It’s All About Control

Can you give it away?

Boy, there’s some good stuff available on the web, and Jonathan Fields’ Good Life Project is one of my favorites.

Each week, he interviews someone whose ideas are making a difference in our world, sort of like a smaller, private, TED video.

This week, he talks to a former fast-attack nuclear submarine commander, David Marquet.

Marquet took over a sub that had the worst morale and retention rate in the Navy, and turned it into the top performing submarine crew of the fleet in one year.

He did it in a way you would never expect, especially in the military. He gave up control to his crew.

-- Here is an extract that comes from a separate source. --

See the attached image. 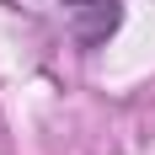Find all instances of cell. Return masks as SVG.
<instances>
[{"mask_svg": "<svg viewBox=\"0 0 155 155\" xmlns=\"http://www.w3.org/2000/svg\"><path fill=\"white\" fill-rule=\"evenodd\" d=\"M59 11L80 48H102L123 21V0H59Z\"/></svg>", "mask_w": 155, "mask_h": 155, "instance_id": "obj_1", "label": "cell"}]
</instances>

It was bumpy at times and very scary, and he found he had to train for core competency, and change the style of leadership he had been taught at the Naval Academy, the type of leadership practiced in almost every government and private organization: Leader-Follower. Top down. Do as I say.

The lessons he learned in the process can be applied to any business, but especially to ours, and I highly recommend his book, Turn The Ship Around: How To Create Leadership At Every Level.

The interview runs about 37 minutes, and if you don’t have time for it right now, the take-aways are just below…

If you just have people who are robots and they’re working on an assembly line — it doesn’t matter whether they’re making tanks, airplanes, cars (or radio content*) — it doesn’t matter what the goal of the organization is: they’re just doing what they’re told.”

All empowerment programs fail because they’re in a framework of top-down disempowerment.

The problem with empowerment programs (is) if they’re living within the construct of Leader-Follower, it’s being bestowed upon you, so even the fact that I’m empowering you is, I’m telling you to be empowered. And, oh, by the way, you don’t have the ability to empower yourself. How empowering is that?

In a Leader-Leader organization, it feels totally different. Instead of dividing the world into Leaders-Followers, we’re all going to be Leaders.”

If you want to start down this path in your organization, start with control.”

Give away control until you’re uncomfortable and then think about why you’re uncomfortable and then tackle these things. And these things typically are:

  1. Competence
  2. Clarity

Control without competence is chaos.”

As we look at what corporate Radio has become post-consolidation, what Marquet is describing is as fundamentally different from that top-down Cumulus/Clear Channel/CBS/Entercom model as it can be.

The most competent talent, in programming, promotion, and on-air has often been fired or released because they’re expensive, and sometimes difficult to manage. Less competent people have taken their places.

To avoid the chaos inherent in incompetence, control has moved further up the food chain, until 1 or 2 people in these big groups make all the decisions and local staff just implements the directives.

We know what has happened. We know why it happened.

Now we need one brave company to try something new, to try the David Marquet model. It’s going to have to be Dan Mason or David Field. We already know Bain and the Dickeys won’t do this.

Hire, or teach, competency. Communicate goals and expectations with clarity.

Then, have the wisdom and courage to give up control to those running your ships in each market.

As Marquet says, “When you do this, stand back because your people are going to take off.”

 

 

 

 

*my insertion — but tell me that doesn’t describe almost every consolidated radio station today. Do what you’re told and stay off the firing radar.